[Saved entries]
━━━━━━━━

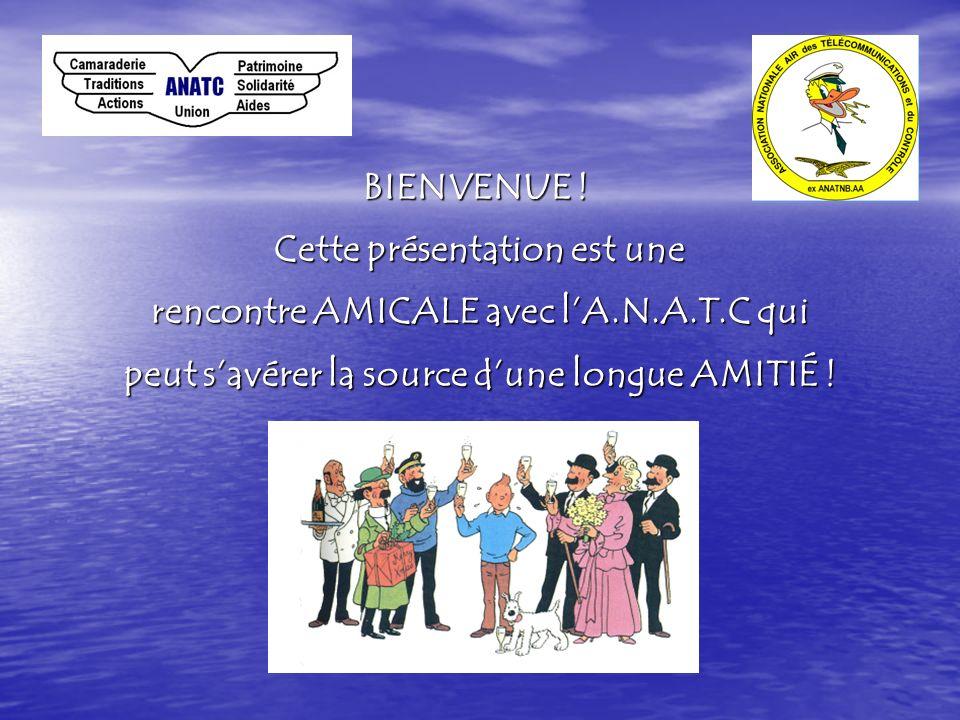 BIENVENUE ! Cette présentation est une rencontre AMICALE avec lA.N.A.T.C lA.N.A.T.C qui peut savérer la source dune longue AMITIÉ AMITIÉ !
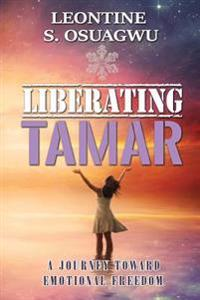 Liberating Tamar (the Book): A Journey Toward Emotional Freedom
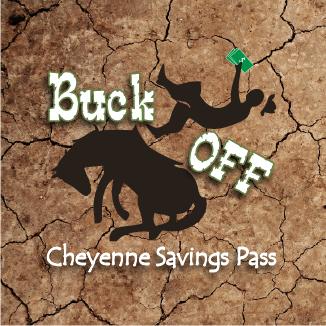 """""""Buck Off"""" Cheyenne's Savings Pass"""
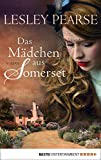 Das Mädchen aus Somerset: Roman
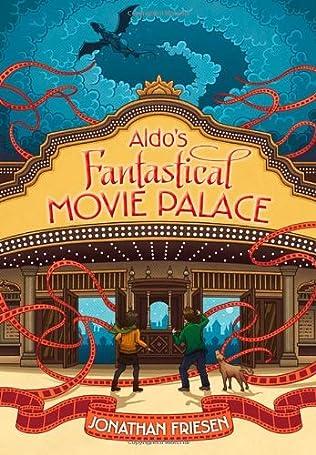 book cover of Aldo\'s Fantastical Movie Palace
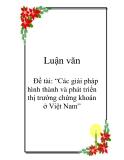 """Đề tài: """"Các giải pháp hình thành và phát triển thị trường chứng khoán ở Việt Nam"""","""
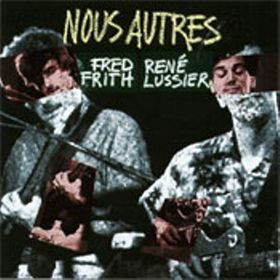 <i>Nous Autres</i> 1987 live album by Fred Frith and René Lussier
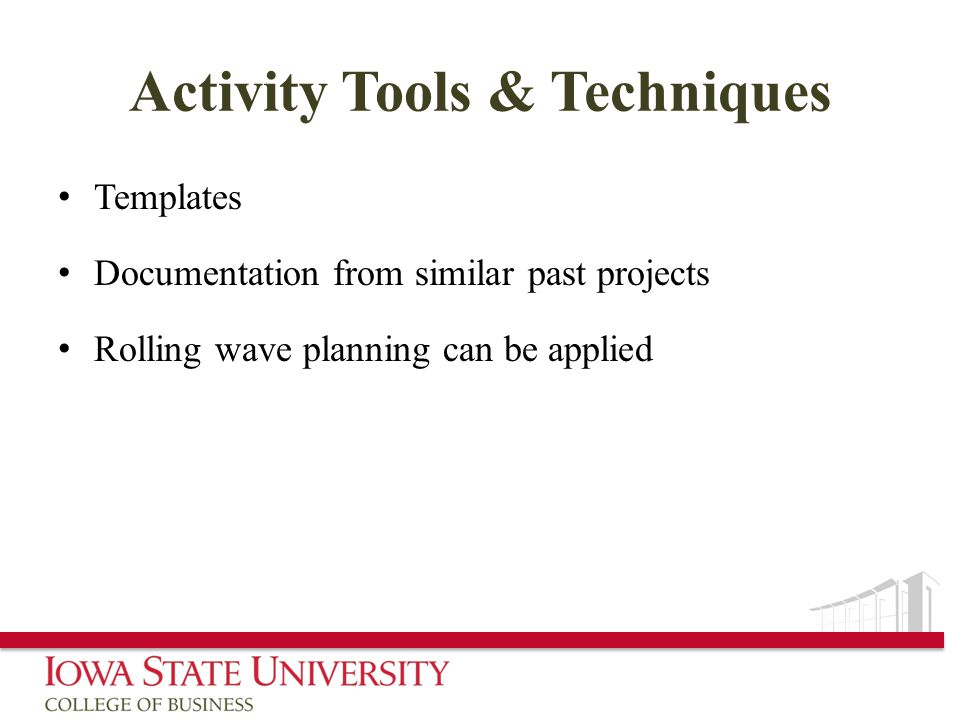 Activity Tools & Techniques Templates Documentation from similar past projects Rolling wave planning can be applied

━━━━━━━━

→ **Problem description**
Your answer should be every entry repeated exactly, minus the pictures.

→ **Answer area**
 BIENVENUE ! Cette présentation est une rencontre AMICALE avec lA.N.A.T.C lA.N.A.T.C qui peut savérer la source dune longue AMITIÉ AMITIÉ !
 Liberating Tamar (the Book): A Journey Toward Emotional Freedom
 """""""Buck Off"""" Cheyenne's Savings Pass"""
 Das Mädchen aus Somerset: Roman
 book cover of Aldo\'s Fantastical Movie Palace
 """Đề tài: """"Các giải pháp hình thành và phát triển thị trường chứng khoán ở Việt Nam"""","""
 <i>Nous Autres</i> 1987 live album by Fred Frith and René Lussier
 Activity Tools & Techniques Templates Documentation from similar past projects Rolling wave planning can be applied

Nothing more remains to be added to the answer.